The Academy Awards may be the world’s most-watched film prizes, but they are still, as some put it, a largely local show. I paid little attention this year — until I heard that the film “Sinners: Sinners” (hereafter “Sinners”) had landed a record 16 nominations.
Most people expected “One Battle After Another” to dominate. So why did the less-known “Sinners” suddenly stand out?
In South Korea, the gap was stark. “One Battle After Another,” boosted by Leonardo DiCaprio, drew more than 500,000 viewers. Before its re-release, “Sinners” drew fewer than 80,000.
Yet “Sinners” was a major hit at home: North American box office accounted for about 76% of its worldwide gross (source: IMDb). Even so, it was striking to see a film by Black filmmakers and starring Black actors — centered on blues music from an era of discrimination — become the most-nominated film in Oscars history.
In the end, “Sinners” won four trophies out of 16 nominations, while most major awards went as expected to “One Battle After Another.” The nominations were a surprise, but the film did not overturn Hollywood’s usual order.
The ceremony ended with relatively little controversy. Still, “Sinners” merits a second look, particularly at a time when, as President Donald Trump issues ultimatums to the world, the United States’ standing appears to be slipping by the day.
My view is that the Academy’s attention to “Sinners,” after “One Battle After Another,” reflected a sense of urgency in trying to lift the image of an American empire whose prestige has fallen sharply.
Part of the film’s appeal in the United States, I believe, is that while it tells a Black story, it also captures — in vivid sound and image — something foundational about the country itself, prompting even Americans to reconsider what they may not have fully recognized about their own roots.
“Sinners” is a period piece set during the height of Jim Crow segregation laws. It layers music heavily into the story and eventually folds in occult elements, making for a complex plot. But its core is unmistakable: the blues.
For decades, the United States held the “world’s police” image, even in blockbuster fantasies where it shoulders the mission of global stability and peace. In reality, the country’s most decisive global impact has been cultural — especially popular culture. For years, U.S. content has dominated music and film charts worldwide. And at the root of that cultural force sits Black blues music.

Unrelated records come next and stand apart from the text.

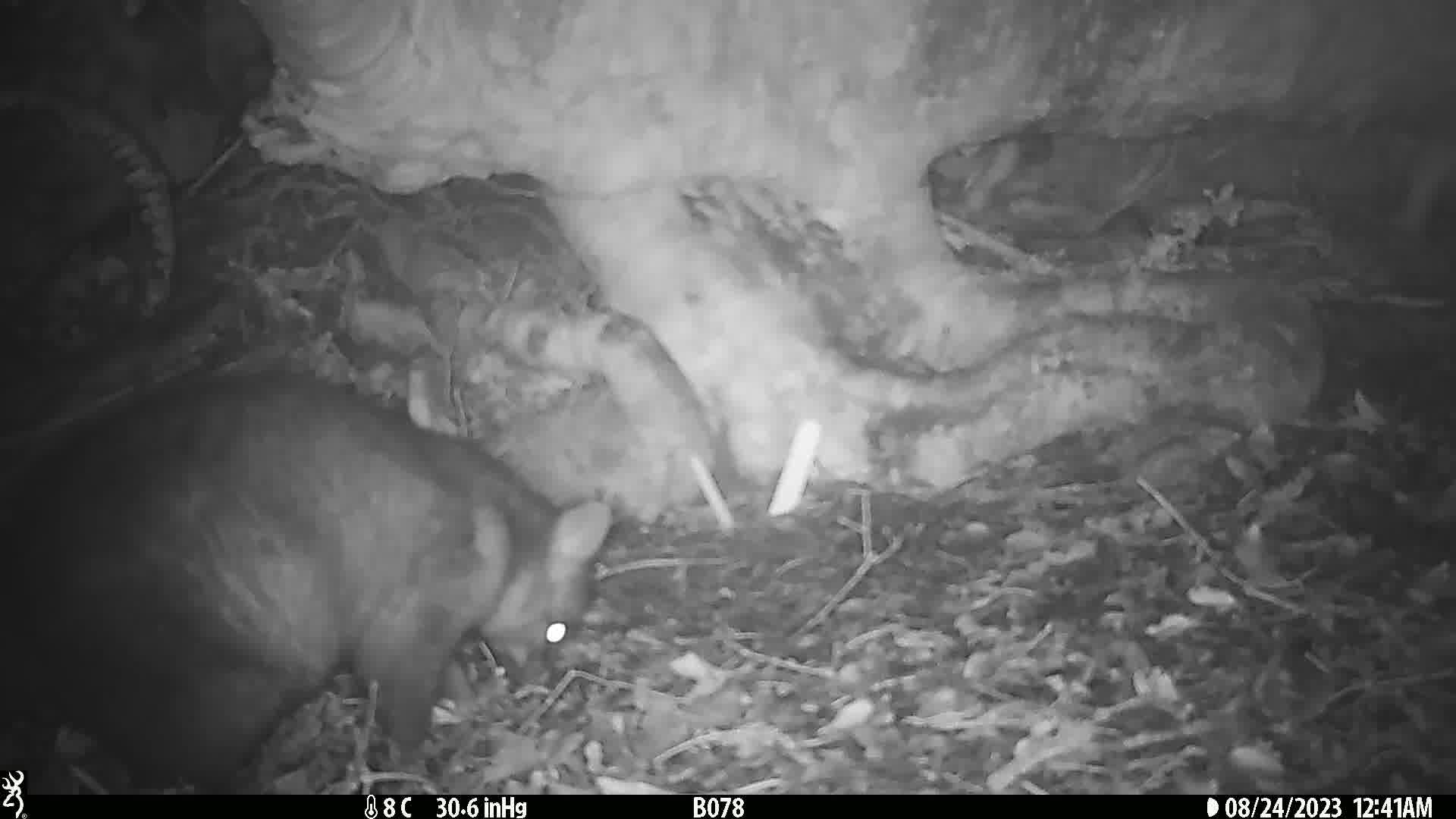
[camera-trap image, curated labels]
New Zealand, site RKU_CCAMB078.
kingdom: Animalia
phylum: Chordata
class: Mammalia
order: Diprotodontia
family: Phalangeridae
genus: Trichosurus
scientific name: Trichosurus vulpecula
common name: common brushtail possum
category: possum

“Sinners” treats the blues with reverence. In the film, a gifted blues player named Sammy takes the stage on the day twin brothers Smoke and Stack — who return home after running with gangs elsewhere — open a bar.
Sammy performs his original song, “I Lied to You.” The sequence that follows was powerful enough to quicken the pulse of an ordinary viewer like me, sitting in the corner of an almost empty theater in South Korea.
As Sammy sings and plays in 1932, the film collapses time: one person plays an electronic guitar; another DJs, then raps; others break-dance and twerk. At one point, as hip-hop unfolds, someone beside it performs Peking opera, a traditional Chinese musical theater form.
The film presents the blues as a vast, almost sacred force — one that blurs the line between life and death and gathers past, present and future into a single moment. The greatness it assigns to the blues is rendered with unusual clarity in the “I Lied to You” sequence.
What did American audiences feel watching it? Did they sense their country’s reach in a visceral way? The Academy, moved by that pull, nominated “Sinners” in 16 categories, granting it the distinction of the most nominations in Oscars history. That is where I see the cultural world’s urgency to restore the stature of an empire.
For reasons that are not entirely clear, that effort ended with four wins out of 16. It may have been too much to expect that the blues — music born of resistance — could by itself rescue the future of a declining empire. The question now is what Americans will look to next for renewal — and whether that answer lies not outside the country, but within it.
* This article has been translated by AI.